Task statement =
Select and copy out every line in the records containing "scientific".

Data to use =
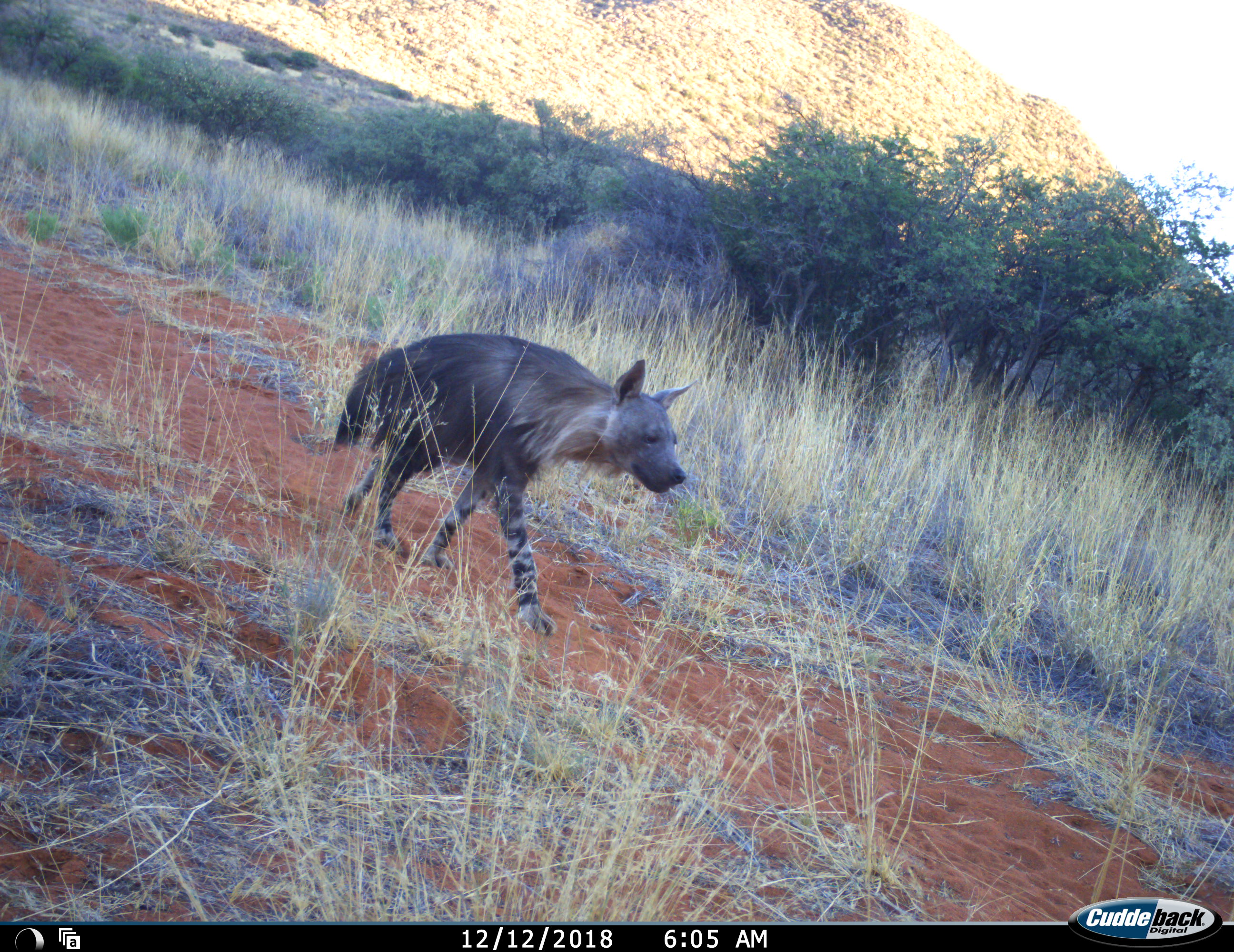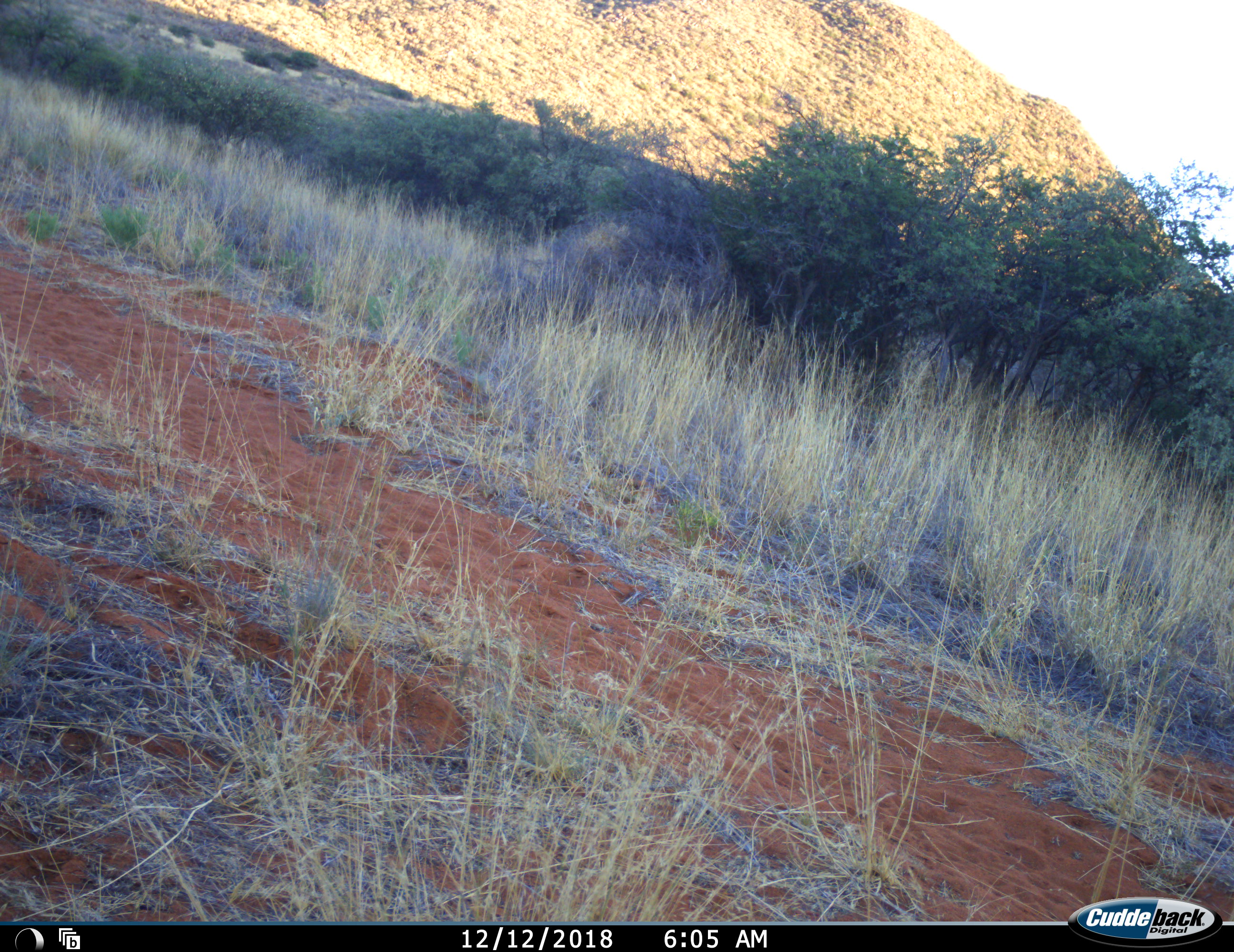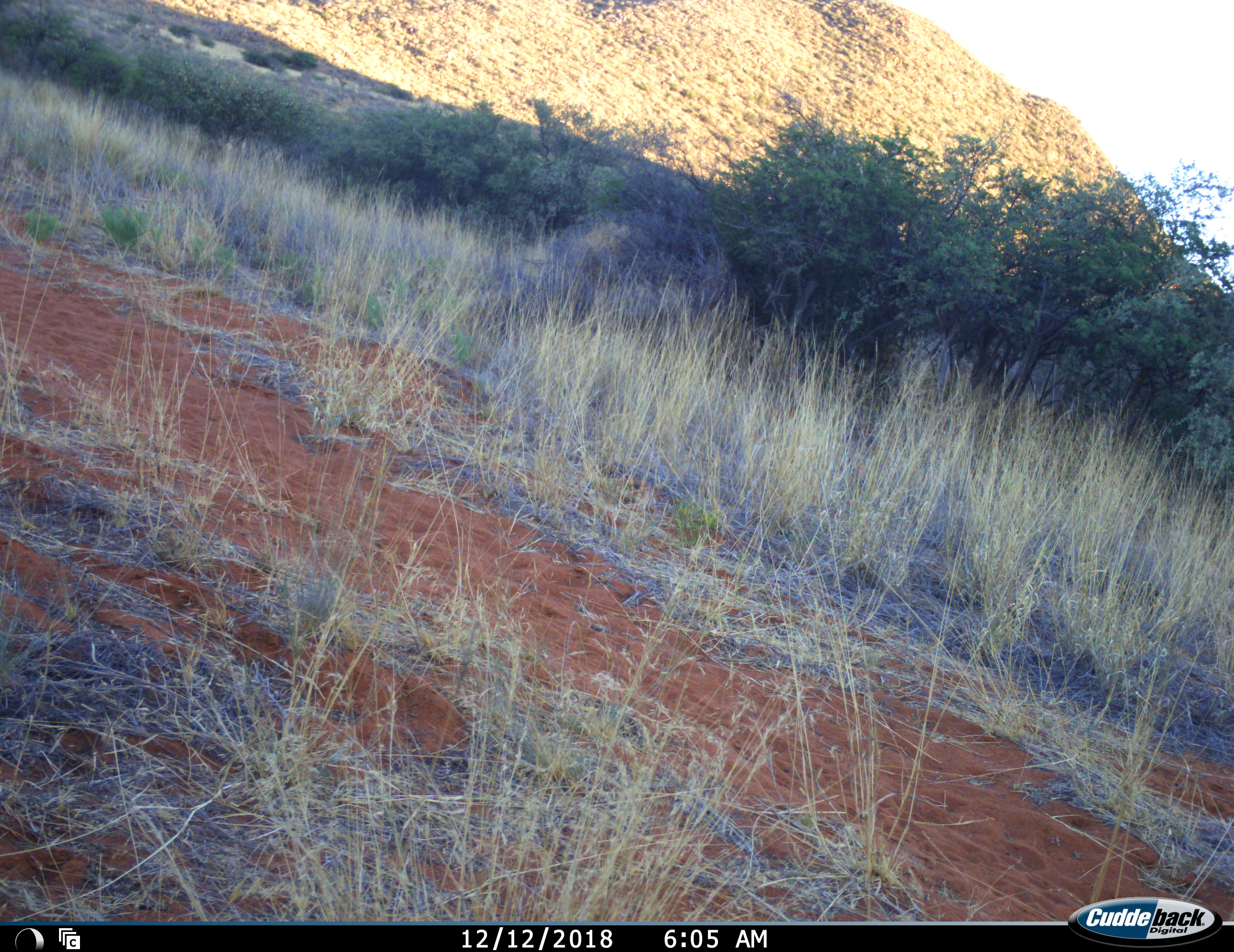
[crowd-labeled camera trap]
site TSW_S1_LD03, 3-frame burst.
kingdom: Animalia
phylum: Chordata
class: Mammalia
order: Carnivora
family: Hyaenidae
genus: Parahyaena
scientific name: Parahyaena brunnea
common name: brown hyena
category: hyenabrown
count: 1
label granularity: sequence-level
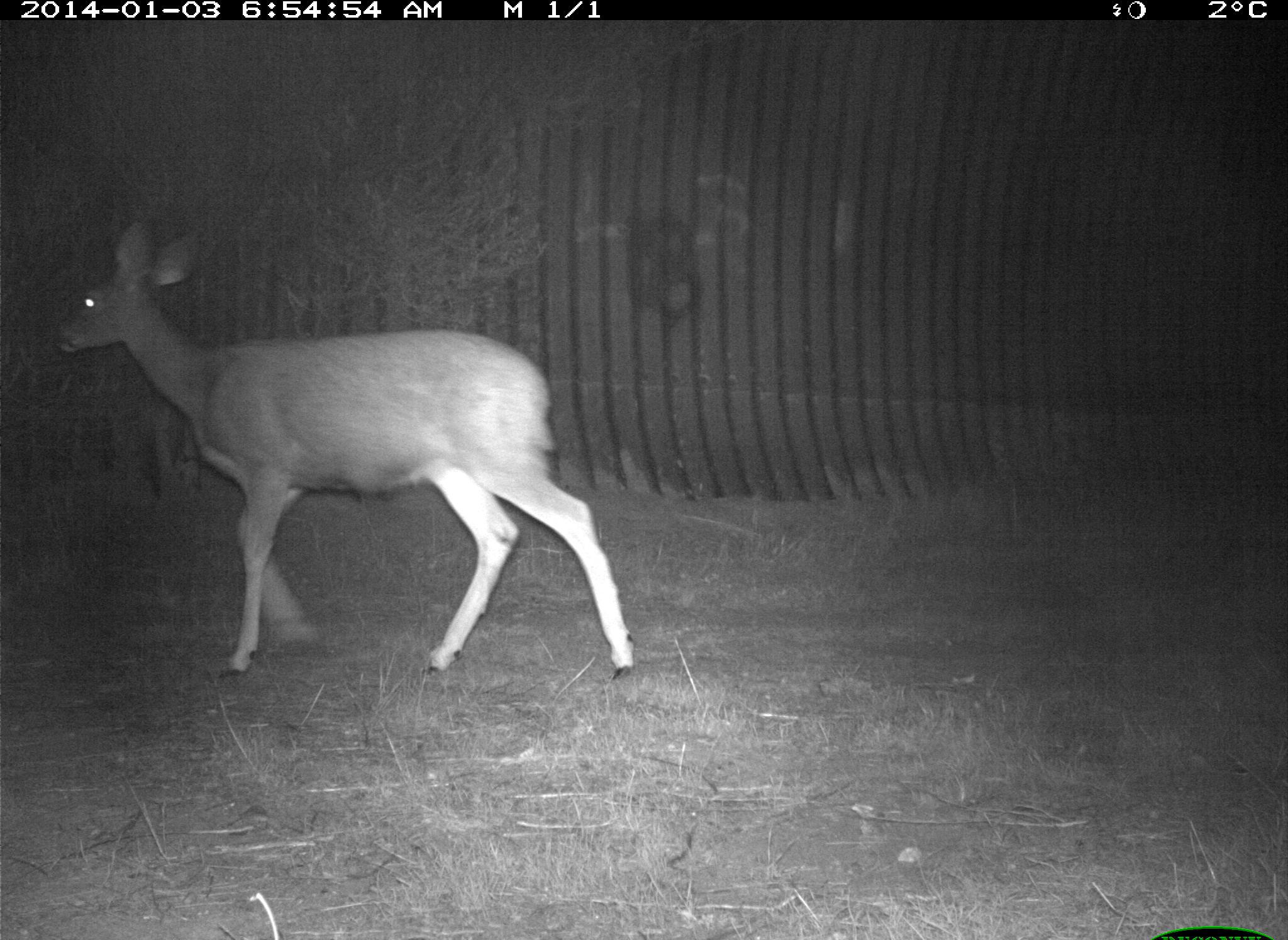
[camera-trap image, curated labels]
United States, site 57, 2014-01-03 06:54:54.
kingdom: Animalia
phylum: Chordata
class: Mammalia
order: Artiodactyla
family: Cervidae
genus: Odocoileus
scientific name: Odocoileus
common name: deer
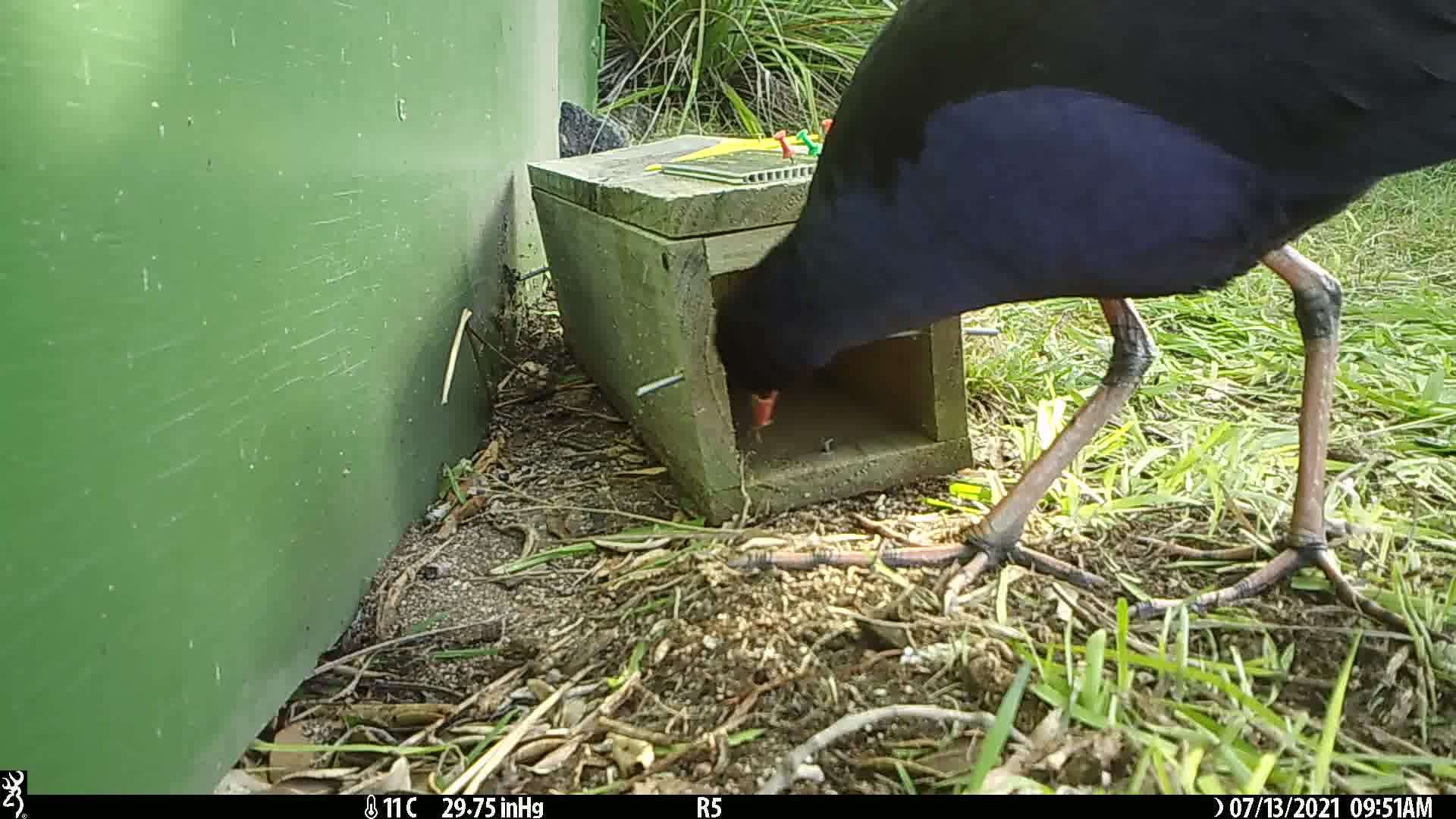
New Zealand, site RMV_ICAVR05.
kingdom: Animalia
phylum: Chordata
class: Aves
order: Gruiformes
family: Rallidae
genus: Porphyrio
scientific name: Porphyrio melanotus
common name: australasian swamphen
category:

Your response =
scientific name: Parahyaena brunnea
scientific name: Odocoileus
scientific name: Porphyrio melanotus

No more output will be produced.